Is there a tool or a model that can do what ChatGPT does with documents

afansfw@lemmynsfw.com · 10 months ago

Is there a tool or a model that can do what ChatGPT does with documents

NSFW

hummingbird@lemmy.world · 10 months ago

Try the gemma3 models. They improved quite a bit and are now able to handle my grocery receipts which sometimes are barely readable even for the human eye.

afansfw@lemmynsfw.com · 10 months ago

Sounds like what I’m looking for! What do you use for inference?

afansfw@lemmynsfw.com · 10 months ago

Ok, turned out to be as simple to run as downloading llama.cpp binaries, gguf of gemma3 and an mmproj file and running it all like this

./llama-server -m ~/LLM-models/gemma-3-4b-it-qat-IQ4_NL.gguf --mmproj ~/LLM-models/gemma-3-4b-it-qat-mmproj-F16.gguf --port 5002

(Could be even easier if I’d let it download weights itself, and just used -hf option instead of -m and —mmproj).

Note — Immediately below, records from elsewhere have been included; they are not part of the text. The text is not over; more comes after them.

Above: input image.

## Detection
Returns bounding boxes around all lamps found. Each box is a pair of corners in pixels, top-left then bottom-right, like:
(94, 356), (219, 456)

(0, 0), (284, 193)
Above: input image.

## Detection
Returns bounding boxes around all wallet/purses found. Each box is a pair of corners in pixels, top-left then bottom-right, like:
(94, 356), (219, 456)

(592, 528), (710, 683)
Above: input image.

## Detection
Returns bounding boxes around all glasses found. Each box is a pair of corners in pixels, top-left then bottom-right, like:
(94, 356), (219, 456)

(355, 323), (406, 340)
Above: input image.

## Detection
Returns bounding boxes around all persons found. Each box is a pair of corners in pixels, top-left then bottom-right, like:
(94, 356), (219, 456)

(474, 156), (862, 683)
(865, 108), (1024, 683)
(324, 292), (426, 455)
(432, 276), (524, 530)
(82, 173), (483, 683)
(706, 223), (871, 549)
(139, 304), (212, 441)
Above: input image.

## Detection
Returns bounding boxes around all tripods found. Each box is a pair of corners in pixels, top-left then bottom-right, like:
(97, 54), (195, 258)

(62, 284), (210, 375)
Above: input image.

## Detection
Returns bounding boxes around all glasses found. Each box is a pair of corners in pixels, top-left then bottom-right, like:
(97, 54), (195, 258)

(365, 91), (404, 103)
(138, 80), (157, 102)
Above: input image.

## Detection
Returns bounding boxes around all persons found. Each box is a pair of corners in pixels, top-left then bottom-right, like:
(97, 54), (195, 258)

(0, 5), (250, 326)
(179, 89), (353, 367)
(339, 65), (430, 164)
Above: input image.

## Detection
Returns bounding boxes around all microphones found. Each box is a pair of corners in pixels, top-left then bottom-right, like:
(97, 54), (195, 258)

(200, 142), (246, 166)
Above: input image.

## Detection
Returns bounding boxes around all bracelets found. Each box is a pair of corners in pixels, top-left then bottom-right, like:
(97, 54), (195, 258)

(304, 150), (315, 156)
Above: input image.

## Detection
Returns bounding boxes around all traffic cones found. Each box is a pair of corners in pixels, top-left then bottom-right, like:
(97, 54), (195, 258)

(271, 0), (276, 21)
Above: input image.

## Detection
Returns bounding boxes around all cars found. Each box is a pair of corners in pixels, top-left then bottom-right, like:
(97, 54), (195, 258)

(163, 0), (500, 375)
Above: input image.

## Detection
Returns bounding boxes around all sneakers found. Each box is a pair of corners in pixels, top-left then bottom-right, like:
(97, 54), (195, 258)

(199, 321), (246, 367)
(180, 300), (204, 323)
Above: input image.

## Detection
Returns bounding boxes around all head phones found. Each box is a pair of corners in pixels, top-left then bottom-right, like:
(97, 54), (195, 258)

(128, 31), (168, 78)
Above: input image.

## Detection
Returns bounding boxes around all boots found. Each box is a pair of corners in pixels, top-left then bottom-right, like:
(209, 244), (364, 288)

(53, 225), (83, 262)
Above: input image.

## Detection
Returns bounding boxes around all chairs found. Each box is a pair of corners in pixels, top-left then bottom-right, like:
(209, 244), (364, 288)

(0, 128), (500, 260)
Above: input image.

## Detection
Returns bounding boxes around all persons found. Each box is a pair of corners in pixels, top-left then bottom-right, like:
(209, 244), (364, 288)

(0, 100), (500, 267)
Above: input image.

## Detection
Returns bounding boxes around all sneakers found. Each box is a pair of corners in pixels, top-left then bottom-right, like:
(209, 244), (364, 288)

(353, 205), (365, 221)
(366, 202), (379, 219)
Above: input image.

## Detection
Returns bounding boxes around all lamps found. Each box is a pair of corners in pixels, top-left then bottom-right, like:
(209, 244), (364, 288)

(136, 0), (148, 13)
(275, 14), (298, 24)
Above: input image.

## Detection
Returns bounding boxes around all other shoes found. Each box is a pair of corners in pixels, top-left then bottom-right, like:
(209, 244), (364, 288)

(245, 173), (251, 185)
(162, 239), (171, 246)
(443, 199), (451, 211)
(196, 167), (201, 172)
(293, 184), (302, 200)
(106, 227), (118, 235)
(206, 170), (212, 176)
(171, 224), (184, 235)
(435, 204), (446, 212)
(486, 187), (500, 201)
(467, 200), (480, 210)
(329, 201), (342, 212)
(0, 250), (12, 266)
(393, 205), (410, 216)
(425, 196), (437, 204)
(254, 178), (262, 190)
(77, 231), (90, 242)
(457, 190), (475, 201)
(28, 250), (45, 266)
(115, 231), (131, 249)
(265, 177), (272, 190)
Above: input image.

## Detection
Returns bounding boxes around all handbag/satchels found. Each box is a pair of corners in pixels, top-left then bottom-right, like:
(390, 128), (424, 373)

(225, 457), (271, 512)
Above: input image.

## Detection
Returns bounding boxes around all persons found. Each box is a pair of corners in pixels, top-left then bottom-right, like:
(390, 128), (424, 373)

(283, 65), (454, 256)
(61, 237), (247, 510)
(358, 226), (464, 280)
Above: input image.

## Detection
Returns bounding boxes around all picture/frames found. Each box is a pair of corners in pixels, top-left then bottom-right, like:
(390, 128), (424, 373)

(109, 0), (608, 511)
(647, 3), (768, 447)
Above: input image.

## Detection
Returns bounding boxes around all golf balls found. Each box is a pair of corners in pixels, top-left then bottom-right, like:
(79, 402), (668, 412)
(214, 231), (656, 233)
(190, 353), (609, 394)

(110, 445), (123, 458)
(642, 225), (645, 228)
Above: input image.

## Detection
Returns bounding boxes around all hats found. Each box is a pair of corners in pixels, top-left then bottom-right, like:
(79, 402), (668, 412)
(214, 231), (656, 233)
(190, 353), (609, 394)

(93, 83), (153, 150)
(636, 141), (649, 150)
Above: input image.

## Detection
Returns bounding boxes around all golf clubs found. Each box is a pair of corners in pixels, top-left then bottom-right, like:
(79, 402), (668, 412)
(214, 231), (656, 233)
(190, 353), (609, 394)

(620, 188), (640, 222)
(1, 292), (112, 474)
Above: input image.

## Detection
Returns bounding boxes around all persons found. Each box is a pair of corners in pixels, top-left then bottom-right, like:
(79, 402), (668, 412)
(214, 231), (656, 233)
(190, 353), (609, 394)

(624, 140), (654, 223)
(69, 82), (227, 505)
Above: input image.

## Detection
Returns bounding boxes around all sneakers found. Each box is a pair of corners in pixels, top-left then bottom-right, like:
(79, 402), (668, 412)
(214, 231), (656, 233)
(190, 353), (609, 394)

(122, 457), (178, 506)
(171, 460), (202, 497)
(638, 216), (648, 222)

And now I can use it from my browser at localhost:5002, llama.cpp already provides an interface there that supports images!

Tested high resolution images and it seems to either downscale or cut them into chunks or both, but the main thing is that 20 megapixels photos work fine, even on my laptop with no gpu, they just take a couple of minutes to get processed. And while 4b model is not very smart (especially quantized), it could still read and translate text for me.

Need to test more with other models but just wanted to leave this here already in case someone stumbles upon this question and wants to do it themselves. It turned out to be much more accessible than expected.

doodlebob@lemmy.world · 10 months ago

Check out open webui 10/10 do recommend

wise_pancake@lemmy.ca · 10 months ago

No idea your skill level, but try installing open webui and downloading any of ollama vision models

There’s a bit of a learning curve to running docker but ChatGPT can easily get you to a point it’s running.

afansfw@lemmynsfw.com · 10 months ago

I’m not sure if I’m doing something wrong here, but openwebui has been weird for me. I’ve tried running nanonets-ocr, but it only read the last lines visible on a photo. And other models would start reprocessing the whole chat and ignoring the last image I post, answering with the context of the previous reply instead… Using the websearch is easy with it though, so I think I’ll keep an eye on it and maybe will try again later

Oni_eyes@sh.itjust.works · 10 months ago

Not necessarily the ingredient summary, but Google translate and several other translator apps will do the “scan picture for text” and translate that.